State Action

Government action is required for the Supreme Court to consider any case about the Constitution. This fact is seldom explained in the media as pundits jump at the chance to decry “freedom of speech!” or “due process!” every time a controversial situation arises. The recent news about the NFL and ABC’s show Roseanne are just some examples. The NFL made a new rule that forbids players from kneeling during the national anthem while DisneyABC cancelled Roseanne despite high ratings in response to the show’s star offensively tweeting a racially charged statement.

Depending on your political allegiances, at least one of these issues is bound to raise the question: what happened to the 1 st amendment? The answer often gets lost in the shuffle of talking heads clamoring for their moment on TV. And yet, the answer is a simple one. The Constitution, including the 1 st amendment, does not apply to private parties. The first requirement before the Supreme Court can even consider a case on its merits is whether there was any state action. Disney and the NFL are each private entities that generally speaking have the freedom to run their businesses however they want. The 1 st amendment would only apply if the government is involved.

Of course, “freedom of speech” is more than some words in the Constitution. In modern societies all over the world, the values of free expression are cherished and should be. So, you can always criticize private entities for violating the spirit and philosophy of freedom of speech, but you cannot bring a constitutional legal action against them. The Constitution was written to limit the government’s power, so cases that do not involve the government do not involve the Constitution. Whenever you hear that a private entity is part of a constitutional case, it is always them complaining about some sort of state action. For example, there a recent case was brought involving a baker in Colorado who refused to bake a cake for a same-sex wedding. Originally, he was sued for this refusal, but when the case reached the Supreme Court, the constitutional question was actually about whether the Colorado government could constitutionally force him to bake the cake.

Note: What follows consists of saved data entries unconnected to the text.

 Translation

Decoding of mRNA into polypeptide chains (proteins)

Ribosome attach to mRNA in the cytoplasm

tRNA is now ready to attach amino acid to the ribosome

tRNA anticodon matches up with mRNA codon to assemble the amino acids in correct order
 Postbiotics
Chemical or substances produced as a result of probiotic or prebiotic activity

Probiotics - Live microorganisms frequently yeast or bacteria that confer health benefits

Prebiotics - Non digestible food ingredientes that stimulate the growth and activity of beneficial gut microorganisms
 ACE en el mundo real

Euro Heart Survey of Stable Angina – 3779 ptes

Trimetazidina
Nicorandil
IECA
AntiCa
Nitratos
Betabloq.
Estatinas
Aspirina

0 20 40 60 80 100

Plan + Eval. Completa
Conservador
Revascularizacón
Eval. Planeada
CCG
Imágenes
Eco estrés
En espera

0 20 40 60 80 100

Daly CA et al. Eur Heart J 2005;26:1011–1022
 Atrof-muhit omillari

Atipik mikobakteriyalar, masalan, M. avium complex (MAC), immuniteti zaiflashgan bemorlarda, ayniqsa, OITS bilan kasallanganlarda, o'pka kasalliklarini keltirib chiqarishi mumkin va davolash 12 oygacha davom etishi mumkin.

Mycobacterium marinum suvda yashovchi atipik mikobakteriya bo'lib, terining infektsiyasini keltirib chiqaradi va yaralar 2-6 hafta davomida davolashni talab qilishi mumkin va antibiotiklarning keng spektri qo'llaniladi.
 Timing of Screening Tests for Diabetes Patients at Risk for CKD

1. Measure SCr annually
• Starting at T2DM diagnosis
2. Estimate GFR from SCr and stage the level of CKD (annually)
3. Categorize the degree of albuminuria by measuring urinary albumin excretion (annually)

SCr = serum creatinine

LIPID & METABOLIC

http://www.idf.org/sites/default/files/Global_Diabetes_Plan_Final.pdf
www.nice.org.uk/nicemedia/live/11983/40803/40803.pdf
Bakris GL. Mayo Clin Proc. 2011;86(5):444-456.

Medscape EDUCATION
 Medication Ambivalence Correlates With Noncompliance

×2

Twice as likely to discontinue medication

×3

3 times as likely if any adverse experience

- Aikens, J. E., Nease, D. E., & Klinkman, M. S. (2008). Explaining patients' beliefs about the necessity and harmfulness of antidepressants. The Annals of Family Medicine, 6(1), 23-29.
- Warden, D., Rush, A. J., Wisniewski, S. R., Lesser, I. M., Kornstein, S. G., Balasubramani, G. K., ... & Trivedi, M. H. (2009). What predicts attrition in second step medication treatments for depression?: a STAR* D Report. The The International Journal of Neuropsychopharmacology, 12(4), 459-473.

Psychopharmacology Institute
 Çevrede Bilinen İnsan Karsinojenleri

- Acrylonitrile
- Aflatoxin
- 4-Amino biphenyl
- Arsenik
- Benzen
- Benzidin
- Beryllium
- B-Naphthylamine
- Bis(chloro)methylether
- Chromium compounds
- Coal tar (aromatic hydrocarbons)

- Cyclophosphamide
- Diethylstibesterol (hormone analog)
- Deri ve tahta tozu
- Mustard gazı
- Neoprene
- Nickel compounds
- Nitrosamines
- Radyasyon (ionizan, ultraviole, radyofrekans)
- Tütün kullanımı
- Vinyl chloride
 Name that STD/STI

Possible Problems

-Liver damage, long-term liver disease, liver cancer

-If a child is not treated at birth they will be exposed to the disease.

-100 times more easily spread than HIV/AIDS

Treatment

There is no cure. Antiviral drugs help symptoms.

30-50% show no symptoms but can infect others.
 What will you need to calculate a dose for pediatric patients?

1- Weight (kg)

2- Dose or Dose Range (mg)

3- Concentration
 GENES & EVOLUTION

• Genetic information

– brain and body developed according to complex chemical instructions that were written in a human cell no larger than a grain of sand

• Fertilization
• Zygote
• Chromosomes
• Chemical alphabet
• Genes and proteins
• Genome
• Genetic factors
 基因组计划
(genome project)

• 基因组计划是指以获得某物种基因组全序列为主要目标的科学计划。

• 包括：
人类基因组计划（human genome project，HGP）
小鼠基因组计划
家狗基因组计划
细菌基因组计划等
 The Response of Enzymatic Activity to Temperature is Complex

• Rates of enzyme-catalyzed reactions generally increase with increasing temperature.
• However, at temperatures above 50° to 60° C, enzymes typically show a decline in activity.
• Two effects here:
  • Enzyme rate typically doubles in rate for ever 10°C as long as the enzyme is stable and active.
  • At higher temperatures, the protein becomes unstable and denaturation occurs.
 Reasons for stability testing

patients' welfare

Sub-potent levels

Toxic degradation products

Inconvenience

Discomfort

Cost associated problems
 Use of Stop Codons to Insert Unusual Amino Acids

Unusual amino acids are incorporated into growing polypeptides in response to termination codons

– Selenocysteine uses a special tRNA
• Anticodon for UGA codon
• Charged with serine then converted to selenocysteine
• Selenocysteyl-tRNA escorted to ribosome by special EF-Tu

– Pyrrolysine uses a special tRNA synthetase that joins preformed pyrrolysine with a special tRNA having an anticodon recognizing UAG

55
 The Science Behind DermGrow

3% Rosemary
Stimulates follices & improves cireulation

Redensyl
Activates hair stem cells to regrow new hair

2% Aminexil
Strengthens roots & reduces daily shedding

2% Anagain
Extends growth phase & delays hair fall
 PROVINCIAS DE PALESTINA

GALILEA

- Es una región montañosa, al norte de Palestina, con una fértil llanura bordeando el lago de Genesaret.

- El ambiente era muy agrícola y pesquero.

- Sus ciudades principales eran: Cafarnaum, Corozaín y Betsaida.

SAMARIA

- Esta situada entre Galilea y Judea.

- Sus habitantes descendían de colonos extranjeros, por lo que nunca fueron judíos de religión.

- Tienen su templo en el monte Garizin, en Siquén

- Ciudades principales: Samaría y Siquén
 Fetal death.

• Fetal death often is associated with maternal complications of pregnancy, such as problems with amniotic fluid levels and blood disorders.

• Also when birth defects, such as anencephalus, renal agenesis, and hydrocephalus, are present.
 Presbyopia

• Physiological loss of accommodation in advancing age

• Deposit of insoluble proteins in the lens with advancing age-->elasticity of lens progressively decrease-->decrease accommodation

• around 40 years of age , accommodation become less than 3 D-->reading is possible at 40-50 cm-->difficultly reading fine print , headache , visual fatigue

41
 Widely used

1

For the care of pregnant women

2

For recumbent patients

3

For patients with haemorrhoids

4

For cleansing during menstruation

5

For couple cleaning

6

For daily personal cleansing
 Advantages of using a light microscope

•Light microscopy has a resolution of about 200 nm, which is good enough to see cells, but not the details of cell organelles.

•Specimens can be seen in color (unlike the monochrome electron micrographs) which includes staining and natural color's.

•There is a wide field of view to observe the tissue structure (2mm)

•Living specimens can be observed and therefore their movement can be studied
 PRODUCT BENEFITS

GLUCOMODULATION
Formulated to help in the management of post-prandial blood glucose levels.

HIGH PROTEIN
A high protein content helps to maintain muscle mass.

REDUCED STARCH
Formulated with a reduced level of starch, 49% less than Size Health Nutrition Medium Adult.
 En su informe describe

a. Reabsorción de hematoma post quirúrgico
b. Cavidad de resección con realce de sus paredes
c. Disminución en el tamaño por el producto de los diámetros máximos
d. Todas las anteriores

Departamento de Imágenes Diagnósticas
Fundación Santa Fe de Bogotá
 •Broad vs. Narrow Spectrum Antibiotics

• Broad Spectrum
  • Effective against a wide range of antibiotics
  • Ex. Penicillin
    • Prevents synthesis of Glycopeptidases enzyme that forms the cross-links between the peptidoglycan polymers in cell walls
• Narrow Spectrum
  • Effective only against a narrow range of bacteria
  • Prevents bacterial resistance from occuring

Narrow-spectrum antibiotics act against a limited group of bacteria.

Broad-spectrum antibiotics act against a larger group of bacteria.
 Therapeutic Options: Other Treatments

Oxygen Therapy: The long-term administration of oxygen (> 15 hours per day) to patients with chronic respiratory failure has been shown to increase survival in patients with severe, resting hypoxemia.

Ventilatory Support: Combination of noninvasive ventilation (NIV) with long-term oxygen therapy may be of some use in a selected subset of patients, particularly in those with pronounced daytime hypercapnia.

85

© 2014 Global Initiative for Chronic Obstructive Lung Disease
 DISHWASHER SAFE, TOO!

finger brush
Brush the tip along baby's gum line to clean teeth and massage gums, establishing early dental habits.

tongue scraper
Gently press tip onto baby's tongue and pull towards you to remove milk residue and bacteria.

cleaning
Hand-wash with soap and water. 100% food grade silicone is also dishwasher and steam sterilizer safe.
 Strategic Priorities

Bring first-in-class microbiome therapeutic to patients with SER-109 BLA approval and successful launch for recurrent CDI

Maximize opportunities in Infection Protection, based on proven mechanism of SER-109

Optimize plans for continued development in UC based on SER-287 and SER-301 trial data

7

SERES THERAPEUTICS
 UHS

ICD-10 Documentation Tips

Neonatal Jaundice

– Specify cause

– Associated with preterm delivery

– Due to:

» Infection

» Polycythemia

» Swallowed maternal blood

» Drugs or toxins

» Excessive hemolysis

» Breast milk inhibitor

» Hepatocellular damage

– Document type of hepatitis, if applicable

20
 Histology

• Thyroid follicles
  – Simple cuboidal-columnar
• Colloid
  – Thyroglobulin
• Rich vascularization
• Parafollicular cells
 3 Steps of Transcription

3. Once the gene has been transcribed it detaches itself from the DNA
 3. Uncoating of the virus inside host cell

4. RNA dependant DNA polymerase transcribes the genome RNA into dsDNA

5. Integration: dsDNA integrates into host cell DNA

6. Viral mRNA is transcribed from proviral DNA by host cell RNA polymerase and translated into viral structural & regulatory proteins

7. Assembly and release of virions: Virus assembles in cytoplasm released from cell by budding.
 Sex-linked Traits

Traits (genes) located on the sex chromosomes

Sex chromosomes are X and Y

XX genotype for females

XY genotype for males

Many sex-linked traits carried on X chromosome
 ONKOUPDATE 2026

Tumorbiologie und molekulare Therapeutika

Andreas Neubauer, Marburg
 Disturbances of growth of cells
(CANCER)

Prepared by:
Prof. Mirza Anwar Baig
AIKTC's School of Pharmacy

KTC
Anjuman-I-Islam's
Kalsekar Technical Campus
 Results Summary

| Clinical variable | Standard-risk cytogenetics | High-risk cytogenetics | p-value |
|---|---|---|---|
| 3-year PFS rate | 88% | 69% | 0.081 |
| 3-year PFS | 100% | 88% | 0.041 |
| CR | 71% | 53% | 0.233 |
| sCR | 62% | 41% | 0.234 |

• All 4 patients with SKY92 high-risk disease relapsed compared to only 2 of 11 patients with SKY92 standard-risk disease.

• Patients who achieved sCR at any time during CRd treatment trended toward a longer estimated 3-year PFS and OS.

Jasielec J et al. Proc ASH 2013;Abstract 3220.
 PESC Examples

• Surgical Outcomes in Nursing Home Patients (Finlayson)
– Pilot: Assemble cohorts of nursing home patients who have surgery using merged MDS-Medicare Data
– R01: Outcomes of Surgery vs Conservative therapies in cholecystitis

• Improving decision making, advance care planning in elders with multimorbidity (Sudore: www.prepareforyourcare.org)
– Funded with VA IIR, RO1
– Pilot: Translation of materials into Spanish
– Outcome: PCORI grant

The same can be said of all other types of cases, like discrimination cases. If you were to look up all landmark constitutional cases involving discrimination in schools, they always involve public schools. Brown v. Board of Education was a black family suing the Board of Education of Topeka, Kansas. Similarly, modern cases arguing against affirmative action all involve a public university (like the University of Texas or the University of Michigan).

But wait a minute – aren’t private restaurants and businesses prohibited from discriminating? Yes, but any rules that involve private discrimination are based on state or federal statutes, not the Constitution. Companies cannot discriminate because of laws

passed by local or federal legislatures. The government cannot discriminate because of the Constitution (generally because of the 14 th amendment). So the next time you inevitably hear someone exclaim that something is “unconstitutional,” make sure the government was involved in some way. If you notice a purely private issue between private parties, you can still have an opinion on the situation, but you’ll know that the Constitution has nothing to do with it!